◆ ИСХОДНЫЙ ТЕКСТ
----------------------------------------

#  > > >  >  > Форум >  > > >  >  > Лингвистический форум >  > > >  >  > Лингвистический форум >  > > >  >  > Санскрит >  > > >  >  >  Произношение слова

## Shus

Как _принято_ произносить это слово на русском: sañghātiśeṣa? И есть ли примеры в переводах.

В английском без диакритики пишут так: sanghatisesa.

----------


## Владимир Николаевич

> sa*ñ*ghātiśeṣa
> .


А точно такая диакритика латиницей ?
Носовой наверное не верно записан. 

Если это संघातिशेष , то латиницей saṃghātiśeṣa , и анусвара будет произносится как назальный того ряда что и последующий согласный, в данном случае как ङ  - saṅghātiśeṣa

----------

Shus (09.04.2018)

----------------------------------------

◆ СТРОКИ ДАННЫХ
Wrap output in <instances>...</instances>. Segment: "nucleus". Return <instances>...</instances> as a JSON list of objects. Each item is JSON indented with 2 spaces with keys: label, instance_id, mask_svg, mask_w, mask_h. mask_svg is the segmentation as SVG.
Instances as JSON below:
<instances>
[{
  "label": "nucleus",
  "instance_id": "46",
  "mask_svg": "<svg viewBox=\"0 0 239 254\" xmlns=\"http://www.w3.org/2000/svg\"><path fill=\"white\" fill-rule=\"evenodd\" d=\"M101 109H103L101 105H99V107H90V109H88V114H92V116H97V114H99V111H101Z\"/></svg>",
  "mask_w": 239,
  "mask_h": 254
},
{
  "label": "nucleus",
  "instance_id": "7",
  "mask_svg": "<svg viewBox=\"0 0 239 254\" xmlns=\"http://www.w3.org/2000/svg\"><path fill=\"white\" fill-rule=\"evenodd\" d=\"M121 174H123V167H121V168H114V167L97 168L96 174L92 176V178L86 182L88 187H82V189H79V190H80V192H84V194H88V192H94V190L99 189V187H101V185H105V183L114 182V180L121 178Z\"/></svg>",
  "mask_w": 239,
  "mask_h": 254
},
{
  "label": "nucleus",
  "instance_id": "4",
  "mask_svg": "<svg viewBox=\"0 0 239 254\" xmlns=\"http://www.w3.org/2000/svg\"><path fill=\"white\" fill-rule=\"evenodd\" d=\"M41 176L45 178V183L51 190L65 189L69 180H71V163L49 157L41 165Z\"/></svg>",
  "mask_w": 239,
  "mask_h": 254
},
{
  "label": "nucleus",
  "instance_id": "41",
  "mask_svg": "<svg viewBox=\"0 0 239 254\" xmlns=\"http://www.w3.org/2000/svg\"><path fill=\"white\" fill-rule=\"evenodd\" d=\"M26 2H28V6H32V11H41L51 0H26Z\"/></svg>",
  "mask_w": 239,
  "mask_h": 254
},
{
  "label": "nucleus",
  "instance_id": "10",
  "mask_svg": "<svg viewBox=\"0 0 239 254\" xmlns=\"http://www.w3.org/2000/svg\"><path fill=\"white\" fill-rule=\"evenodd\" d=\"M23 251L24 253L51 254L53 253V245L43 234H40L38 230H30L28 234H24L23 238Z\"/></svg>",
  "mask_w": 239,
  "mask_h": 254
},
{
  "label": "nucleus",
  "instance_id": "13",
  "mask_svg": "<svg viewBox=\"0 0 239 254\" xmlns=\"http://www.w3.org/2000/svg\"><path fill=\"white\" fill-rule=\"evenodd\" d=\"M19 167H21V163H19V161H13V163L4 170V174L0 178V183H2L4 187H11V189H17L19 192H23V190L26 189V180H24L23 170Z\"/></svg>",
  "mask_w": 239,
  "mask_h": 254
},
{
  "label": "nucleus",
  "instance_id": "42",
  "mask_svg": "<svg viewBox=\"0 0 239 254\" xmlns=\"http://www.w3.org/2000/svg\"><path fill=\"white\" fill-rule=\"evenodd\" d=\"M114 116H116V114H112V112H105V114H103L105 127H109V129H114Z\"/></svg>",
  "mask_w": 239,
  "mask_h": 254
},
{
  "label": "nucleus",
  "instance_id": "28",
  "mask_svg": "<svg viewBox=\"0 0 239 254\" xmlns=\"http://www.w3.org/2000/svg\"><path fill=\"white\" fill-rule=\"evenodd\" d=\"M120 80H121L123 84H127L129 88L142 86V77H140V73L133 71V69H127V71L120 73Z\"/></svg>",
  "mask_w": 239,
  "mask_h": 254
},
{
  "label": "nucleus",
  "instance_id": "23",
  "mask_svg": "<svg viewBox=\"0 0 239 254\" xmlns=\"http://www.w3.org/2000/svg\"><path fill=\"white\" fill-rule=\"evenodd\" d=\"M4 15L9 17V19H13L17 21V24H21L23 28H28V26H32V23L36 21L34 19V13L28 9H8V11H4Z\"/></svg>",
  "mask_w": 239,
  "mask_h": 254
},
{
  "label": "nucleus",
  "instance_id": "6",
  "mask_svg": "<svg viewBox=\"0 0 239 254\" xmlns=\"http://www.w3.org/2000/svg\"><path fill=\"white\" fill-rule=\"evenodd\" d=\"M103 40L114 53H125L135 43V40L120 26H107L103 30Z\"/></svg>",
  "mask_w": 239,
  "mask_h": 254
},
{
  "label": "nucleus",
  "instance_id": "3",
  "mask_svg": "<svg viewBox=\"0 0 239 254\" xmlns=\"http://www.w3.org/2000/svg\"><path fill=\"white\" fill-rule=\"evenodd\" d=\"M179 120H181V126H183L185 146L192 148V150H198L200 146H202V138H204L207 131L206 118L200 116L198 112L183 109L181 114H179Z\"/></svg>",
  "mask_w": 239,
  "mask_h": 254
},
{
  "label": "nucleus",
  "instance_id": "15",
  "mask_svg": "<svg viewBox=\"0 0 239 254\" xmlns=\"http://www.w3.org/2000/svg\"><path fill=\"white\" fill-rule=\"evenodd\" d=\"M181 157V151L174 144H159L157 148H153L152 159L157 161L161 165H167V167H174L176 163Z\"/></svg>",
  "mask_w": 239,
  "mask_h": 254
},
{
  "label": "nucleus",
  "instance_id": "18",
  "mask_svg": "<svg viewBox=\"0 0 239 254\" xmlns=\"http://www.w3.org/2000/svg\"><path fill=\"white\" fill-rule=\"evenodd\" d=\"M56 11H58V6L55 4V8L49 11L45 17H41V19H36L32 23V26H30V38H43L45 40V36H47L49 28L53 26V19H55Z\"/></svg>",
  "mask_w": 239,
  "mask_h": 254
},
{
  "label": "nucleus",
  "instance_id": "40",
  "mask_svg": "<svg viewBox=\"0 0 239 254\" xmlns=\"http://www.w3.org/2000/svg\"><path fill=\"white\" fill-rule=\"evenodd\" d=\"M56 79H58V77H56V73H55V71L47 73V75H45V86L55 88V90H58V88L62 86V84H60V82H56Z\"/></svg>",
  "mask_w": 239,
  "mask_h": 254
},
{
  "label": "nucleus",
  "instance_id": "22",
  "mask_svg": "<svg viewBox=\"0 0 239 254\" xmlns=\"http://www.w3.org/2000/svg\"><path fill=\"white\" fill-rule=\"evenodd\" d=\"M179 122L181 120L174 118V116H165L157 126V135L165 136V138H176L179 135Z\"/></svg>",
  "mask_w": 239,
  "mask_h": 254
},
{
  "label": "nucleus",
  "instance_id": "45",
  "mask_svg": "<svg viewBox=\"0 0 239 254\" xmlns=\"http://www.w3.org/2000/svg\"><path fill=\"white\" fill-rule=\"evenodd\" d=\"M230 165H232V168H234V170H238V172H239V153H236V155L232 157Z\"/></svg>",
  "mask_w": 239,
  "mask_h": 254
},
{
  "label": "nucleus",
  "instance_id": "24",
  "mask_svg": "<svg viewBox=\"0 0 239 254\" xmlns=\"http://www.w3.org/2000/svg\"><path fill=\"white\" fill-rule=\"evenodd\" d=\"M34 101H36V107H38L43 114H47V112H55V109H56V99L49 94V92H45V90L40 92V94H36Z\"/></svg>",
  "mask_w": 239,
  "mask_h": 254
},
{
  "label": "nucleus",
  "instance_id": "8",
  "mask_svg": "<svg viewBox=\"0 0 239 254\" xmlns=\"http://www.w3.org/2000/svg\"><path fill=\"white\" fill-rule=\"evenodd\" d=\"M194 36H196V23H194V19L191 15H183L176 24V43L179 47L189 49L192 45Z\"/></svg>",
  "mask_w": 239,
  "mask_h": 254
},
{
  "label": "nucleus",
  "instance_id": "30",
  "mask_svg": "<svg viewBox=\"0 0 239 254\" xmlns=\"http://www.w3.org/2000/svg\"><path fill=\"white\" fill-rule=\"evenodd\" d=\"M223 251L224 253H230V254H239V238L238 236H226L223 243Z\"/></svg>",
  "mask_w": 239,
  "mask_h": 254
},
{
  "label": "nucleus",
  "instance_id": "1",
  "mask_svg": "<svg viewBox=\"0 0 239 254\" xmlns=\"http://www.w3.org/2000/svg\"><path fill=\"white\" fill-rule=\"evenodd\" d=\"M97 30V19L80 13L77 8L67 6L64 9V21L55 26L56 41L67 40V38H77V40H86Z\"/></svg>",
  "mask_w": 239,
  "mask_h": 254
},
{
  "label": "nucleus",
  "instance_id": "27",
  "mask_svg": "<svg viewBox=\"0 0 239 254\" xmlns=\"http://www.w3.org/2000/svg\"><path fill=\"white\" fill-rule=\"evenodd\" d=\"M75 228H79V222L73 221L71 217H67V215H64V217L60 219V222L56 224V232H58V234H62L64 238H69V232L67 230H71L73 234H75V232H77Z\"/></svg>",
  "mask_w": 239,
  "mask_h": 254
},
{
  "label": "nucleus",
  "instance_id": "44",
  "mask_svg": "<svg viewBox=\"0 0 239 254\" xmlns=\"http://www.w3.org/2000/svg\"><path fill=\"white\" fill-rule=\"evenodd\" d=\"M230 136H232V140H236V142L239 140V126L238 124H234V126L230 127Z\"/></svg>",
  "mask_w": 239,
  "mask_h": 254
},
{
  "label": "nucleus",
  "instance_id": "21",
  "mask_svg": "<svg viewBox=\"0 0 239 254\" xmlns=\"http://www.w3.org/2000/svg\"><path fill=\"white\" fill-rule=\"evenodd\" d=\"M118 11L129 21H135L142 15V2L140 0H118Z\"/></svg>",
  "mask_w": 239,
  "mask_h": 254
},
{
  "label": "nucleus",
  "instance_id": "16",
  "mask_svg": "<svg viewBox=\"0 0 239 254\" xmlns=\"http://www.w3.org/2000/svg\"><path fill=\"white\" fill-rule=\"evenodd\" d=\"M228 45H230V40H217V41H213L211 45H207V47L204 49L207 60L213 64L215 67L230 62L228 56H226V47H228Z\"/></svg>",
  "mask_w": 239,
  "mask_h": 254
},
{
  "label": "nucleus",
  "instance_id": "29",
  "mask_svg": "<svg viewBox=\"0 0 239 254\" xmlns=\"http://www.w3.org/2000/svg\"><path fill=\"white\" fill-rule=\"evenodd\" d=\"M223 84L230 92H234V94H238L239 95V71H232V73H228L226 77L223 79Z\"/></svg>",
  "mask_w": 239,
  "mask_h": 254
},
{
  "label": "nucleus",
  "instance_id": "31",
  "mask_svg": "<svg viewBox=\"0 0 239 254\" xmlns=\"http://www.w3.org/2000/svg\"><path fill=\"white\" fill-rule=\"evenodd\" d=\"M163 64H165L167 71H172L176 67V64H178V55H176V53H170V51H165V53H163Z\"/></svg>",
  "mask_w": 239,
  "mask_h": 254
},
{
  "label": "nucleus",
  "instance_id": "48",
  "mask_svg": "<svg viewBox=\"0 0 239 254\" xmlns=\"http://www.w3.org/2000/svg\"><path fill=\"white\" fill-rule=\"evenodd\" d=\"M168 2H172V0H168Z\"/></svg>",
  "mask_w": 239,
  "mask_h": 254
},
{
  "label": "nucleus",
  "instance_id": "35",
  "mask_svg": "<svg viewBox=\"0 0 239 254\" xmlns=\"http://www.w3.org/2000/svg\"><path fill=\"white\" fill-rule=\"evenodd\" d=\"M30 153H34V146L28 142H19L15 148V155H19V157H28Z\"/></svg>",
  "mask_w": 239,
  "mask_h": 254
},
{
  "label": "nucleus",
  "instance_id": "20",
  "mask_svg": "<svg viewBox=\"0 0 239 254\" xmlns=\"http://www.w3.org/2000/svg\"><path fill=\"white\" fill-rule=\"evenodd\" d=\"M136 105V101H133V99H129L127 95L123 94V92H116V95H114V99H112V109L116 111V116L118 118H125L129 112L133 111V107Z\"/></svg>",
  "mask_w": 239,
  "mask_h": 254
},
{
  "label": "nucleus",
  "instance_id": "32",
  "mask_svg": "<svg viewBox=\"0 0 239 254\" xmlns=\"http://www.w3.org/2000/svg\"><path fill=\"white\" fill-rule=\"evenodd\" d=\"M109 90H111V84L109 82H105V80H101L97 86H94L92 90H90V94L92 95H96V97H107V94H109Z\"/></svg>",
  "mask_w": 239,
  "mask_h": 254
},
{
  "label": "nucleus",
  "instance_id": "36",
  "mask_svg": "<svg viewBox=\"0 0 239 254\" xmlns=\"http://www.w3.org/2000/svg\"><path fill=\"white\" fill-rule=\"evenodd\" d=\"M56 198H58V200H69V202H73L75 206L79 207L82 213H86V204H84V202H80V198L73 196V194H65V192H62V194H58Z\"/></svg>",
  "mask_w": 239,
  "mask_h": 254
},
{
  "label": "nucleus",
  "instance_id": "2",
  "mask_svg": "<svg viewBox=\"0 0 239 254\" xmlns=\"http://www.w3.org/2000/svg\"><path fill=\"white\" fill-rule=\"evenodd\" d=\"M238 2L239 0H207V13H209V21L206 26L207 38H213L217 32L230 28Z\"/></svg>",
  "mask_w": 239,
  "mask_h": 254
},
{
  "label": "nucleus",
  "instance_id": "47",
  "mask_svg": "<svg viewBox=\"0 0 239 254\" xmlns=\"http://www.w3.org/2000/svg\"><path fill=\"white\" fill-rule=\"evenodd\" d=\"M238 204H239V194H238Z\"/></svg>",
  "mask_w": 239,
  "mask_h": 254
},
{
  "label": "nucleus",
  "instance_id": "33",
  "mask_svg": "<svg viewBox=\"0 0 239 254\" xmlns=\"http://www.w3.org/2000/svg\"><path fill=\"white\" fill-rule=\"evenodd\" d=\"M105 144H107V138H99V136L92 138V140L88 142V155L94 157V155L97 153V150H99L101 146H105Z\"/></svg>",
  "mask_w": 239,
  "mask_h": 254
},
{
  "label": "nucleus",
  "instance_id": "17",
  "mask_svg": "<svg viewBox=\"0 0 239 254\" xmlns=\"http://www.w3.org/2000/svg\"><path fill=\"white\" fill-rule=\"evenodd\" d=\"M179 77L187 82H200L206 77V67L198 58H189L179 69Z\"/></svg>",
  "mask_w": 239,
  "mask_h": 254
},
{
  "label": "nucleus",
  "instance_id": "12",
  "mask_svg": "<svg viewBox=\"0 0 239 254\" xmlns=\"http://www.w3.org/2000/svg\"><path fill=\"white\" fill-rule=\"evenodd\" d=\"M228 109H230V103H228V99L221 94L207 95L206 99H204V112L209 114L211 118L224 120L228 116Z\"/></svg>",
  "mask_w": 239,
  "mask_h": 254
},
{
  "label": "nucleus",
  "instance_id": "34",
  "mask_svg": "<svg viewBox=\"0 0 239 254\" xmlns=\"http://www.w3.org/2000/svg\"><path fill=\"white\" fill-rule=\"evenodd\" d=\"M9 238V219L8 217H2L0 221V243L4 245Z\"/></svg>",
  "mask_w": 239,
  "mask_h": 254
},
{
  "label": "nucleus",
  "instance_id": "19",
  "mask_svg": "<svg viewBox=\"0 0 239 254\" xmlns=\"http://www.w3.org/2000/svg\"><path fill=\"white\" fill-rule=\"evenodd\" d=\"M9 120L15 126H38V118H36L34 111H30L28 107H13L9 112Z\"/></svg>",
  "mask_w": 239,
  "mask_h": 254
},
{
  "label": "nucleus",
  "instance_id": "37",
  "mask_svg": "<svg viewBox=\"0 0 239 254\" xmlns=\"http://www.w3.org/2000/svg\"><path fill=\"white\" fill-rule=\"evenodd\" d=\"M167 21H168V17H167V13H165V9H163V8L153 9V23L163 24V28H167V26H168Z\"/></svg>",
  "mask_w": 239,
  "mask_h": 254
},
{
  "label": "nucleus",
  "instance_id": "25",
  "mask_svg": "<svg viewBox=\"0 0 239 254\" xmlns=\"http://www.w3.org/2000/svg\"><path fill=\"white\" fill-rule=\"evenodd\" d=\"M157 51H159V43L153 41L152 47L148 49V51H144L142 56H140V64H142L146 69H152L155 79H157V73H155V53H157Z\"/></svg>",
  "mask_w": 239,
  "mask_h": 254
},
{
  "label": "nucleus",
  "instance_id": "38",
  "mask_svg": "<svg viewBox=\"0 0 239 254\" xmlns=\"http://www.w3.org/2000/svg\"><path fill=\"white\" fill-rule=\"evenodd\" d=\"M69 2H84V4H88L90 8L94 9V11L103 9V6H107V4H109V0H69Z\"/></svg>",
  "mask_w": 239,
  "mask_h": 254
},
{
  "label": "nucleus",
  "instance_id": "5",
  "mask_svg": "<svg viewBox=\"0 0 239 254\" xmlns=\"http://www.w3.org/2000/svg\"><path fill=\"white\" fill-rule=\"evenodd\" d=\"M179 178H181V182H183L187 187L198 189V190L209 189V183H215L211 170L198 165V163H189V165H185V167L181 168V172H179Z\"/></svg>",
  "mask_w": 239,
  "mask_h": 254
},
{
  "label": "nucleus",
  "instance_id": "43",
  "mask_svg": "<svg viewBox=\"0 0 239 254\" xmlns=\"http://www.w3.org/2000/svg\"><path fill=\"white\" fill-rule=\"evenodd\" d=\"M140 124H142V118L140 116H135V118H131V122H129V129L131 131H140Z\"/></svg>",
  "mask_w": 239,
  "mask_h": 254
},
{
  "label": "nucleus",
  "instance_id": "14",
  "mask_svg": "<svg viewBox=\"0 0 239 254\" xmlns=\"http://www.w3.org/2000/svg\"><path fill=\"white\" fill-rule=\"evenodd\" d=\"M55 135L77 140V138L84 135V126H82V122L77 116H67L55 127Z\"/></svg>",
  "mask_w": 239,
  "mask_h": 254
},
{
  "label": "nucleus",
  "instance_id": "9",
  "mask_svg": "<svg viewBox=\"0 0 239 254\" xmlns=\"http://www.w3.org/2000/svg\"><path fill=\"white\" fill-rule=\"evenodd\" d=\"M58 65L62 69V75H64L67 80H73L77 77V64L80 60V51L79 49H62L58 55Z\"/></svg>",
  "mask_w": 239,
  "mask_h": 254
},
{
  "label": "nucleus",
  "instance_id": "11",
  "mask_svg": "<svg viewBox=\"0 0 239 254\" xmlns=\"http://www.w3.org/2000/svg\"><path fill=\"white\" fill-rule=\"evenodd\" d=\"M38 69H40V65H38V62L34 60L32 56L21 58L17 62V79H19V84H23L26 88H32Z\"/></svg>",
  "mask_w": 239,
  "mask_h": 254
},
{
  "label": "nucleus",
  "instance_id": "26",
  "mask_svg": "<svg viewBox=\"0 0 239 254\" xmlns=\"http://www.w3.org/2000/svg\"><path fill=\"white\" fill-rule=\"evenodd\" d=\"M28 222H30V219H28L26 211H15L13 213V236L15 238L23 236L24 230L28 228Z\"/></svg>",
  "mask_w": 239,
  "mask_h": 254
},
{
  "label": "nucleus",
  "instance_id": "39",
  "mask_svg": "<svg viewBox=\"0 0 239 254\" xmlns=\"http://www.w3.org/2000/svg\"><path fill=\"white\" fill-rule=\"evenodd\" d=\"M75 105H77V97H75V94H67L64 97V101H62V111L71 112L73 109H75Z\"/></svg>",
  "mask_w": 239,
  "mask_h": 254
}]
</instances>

----------------------------------------

◆ ЦЕЛЬ ЗАДАНИЯ
Продолжите ветку форума о произношении санскритского слова, начав сразу после её последней строки.

◆ РЕШЁННАЯ ЗАДАЧА
----------


## Shus

> А точно такая диакритика латиницей ?


в оригинале "n" с верхней точкой, я не смог у себя такой найти.

Пока меня больше интересует, как это читается по-русски, поскольку сангхатишеша звучит как-то необычно (по сравнению с привычной палийской сангхадисеса).

UPD: все-таки сангхатишеша, тему закрываю

----------

Владимир Николаевич (09.04.2018)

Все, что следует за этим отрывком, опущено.